US public sector cuts part-time work in advance of Obamacare mandate

By Kate Randall
22 February 2014

Public sector employers across the US are limiting or reducing the work hours of part-time workers in advance of requirements of the Affordable Care Act (ACA) that they provide them with health insurance. According to a report in the New York Times, cities, counties, public schools and community colleges are among those employers who are adjusting their workforces to comply with the ACA.

These changes in public sector employment are being made despite the fact that the White House has twice delayed the employer mandate under the health care legislation popularly known as Obamacare. Last year, all employers were granted a reprieve until 2015, and earlier this month employers with 50 to 99 workers were given until 2016 to comply.

According to the health care legislation, employers with more than 50 workers must offer insurance coverage to employees who work at least 30 hours a week or face a tax penalty. Public sector employers say that they are making changes to their workforces now because their obligation to provide health coverage beginning in 2015 would be based on hours worked by employees in 2014.

Those workers seeing their hours cut back in recent months include substitute teachers, part-time instructors at universities and community colleges, bus drivers, athletic coaches, school custodians, cafeteria workers, police dispatchers and prison guards.

Obamacare, whose ostensible aim was to extend health coverage to millions of workers, is apparently having the opposite effect in the public sector. Local and state governments and educational bodies, already cash-strapped through federal budget cuts and austerity, are unable and unwilling to absorb the costs associated with providing health care to additional workers and are responding instead by cutting employee hours and reducing the number of full-time workers.

On its web site, the American Federation of Teachers lists three dozen public colleges and universities in 15 states that have restricted the work assignments of adjunct or part-time faculty members to avoid the cost of complying with Obamacare. In Florida, for example, Daytona State College has limited adjunct faculty to 9 credit hours per week, while Palm Beach State College has reclassified adjunct faculty to part-time status.

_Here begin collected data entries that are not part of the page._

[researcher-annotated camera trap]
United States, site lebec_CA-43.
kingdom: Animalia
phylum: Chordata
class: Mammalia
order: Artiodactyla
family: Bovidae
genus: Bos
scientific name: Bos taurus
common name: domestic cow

Community colleges are being particularly hard hit. According to the Association of Community Colleges, part-time faculty members teach about 45 percent of all courses at these institutions. In Illinois, Oakton Community College announced that part-time employees will be prohibited from working more than 30 hours a week. Adjunct faculty’s hours will be limited to 9 credit hours per week throughout the New Hampshire community college system.

These cuts mean that part-time public sector workers will be doubly hit: their hours and pay will be cut and they will not have health insurance. While their employers will be under no obligation to provide health insurance, these uninsured workers will be required to obtain insurance or pay a penalty. If they do not qualify for a government-run program such as Medicaid, they will be required to purchase coverage on the health care exchanges set up under Obamacare, where for-profit private insurers are selling policies.

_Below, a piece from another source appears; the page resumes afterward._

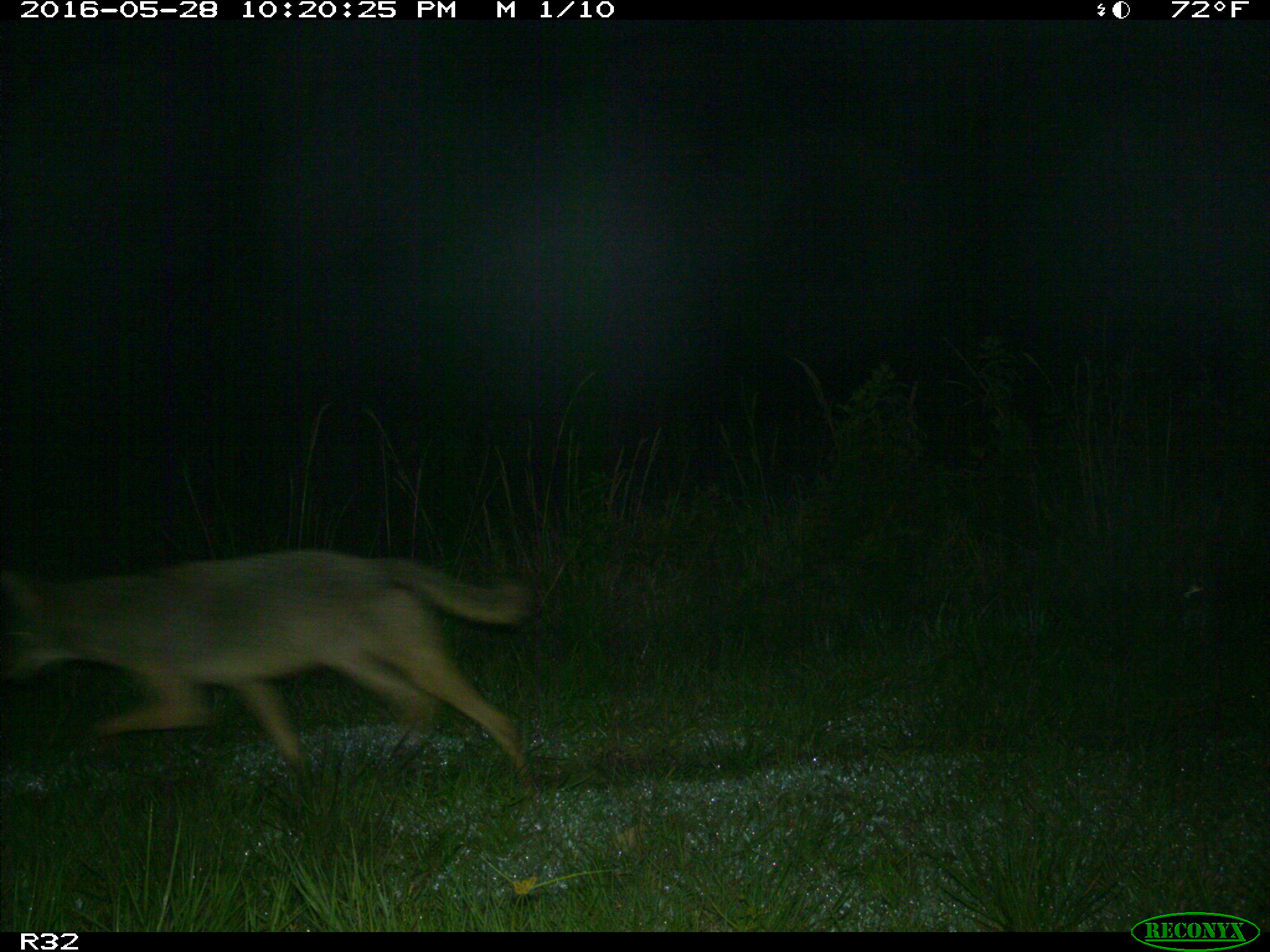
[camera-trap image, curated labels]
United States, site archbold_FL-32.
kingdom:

The situation in Connecticut is representative of that in many states, where many part-time school workers presently work more than 30 hours a week and do not receive health benefits. Mark Benigni, superintendent of schools in Meriden, Connecticut, told the Times in an interview that the new health care law was having “unintended consequences for school system across the nation.”

“Are we supposed to lay off full-time teachers so that we can provide insurance coverage to part-time employees?” Benigni asked. “If I had to cut five reading teachers to pay for benefits for substitute teachers, I’m not sure that would be best for our students.”

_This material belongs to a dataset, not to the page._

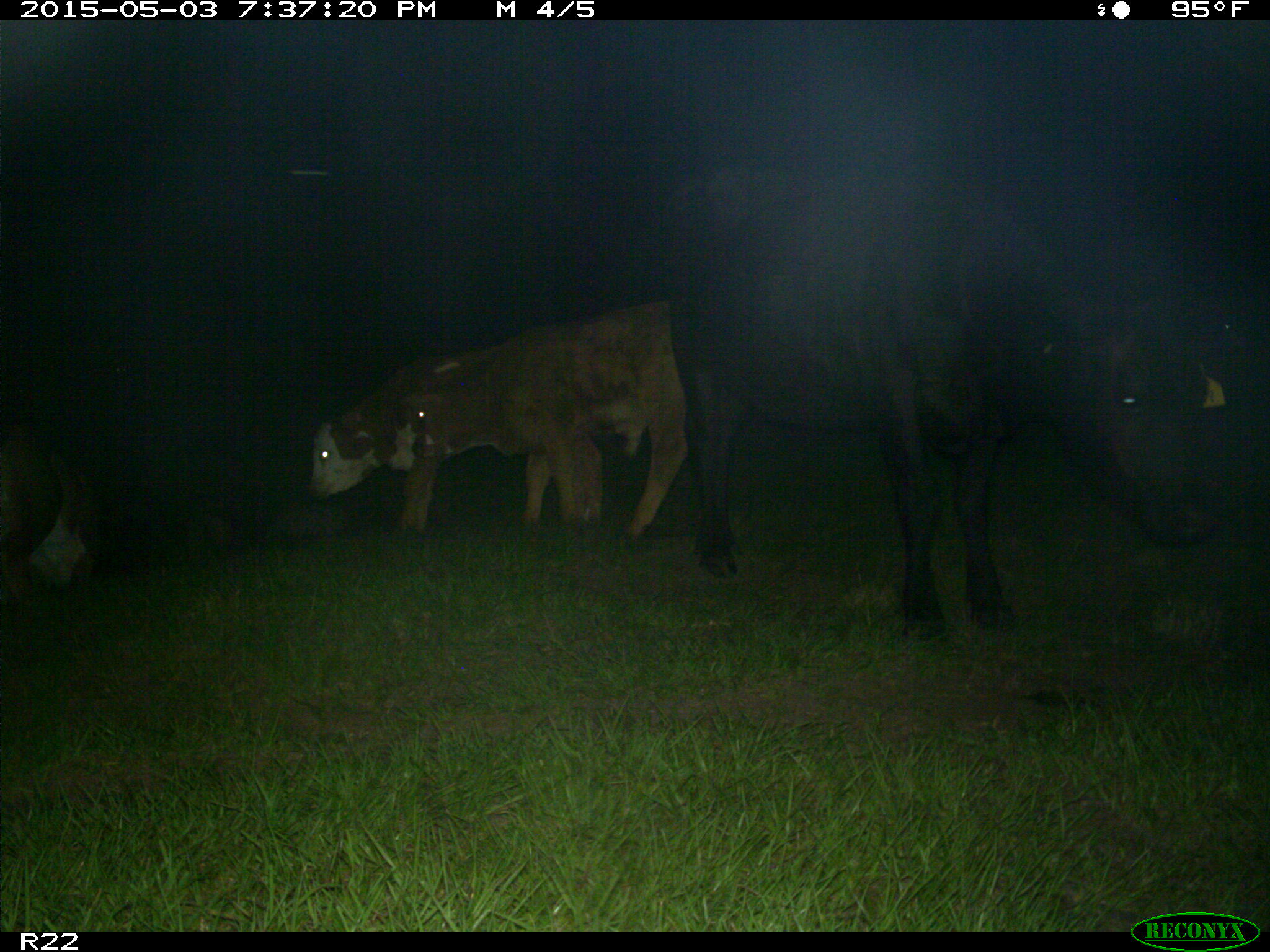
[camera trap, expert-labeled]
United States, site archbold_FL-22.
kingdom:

Virginia officials have indicated that they will not be extending coverage to part-time workers, citing the $11,000 a year cost per employee for providing it. As thousands of part-time employees in the state presently work more than 29 hours a week on average, the implication is that these workers will see their hours reduced to avoid the employer mandate under Obamacare.

In Vigo County, Indiana, the school system is holding back the hours of school bus drivers, resulting in less field trips for schoolchildren and reduced transportation to athletic events. School employees holding two part-time jobs with hours totaling more than 30 hours a week—sports coach and bus driver, for example—have been required to give up one of these jobs.

The Obama administration has touted the fact that the private sector has added 8 million jobs since the ACA was signed into law in March 2010. While this number is itself inadequate to constitute a “recovery,” the situation in the public sector is even bleaker. During this same time period, government employment at the federal, state and local levels has declined by a staggering 698,000 jobs.

While the White House continues to insist that “there is absolutely no evidence” of any job loss related to Obamacare, a report released earlier this month by the Congressional Budget Office (CBO) projected that the ACA would reduce the full-time labor force in the US by the equivalent of 2.3 million positions by 2021 than otherwise would have existed.

According to the CBO, the projected reduction “stems almost entirely from a net decline in the amount of labor that workers choose to supply rather than from a net drop in businesses’ demand for labor,” resulting in a reduction in labor force participation and in hours worked. The report said that the main factor contributing to this drop would be low-wage workers choosing to work less hours in order to qualify for subsidies to purchase coverage on the Obamacare exchanges.

The CBO report, however, did not discount the impact of the penalties on employers who do not provide health coverage to their full-time employees. The increasing trend of public sector employers limiting or reducing the work hours of part-time workers demonstrates that this is precisely what is happening, and that the reduction in these workers’ hours is anything but voluntary.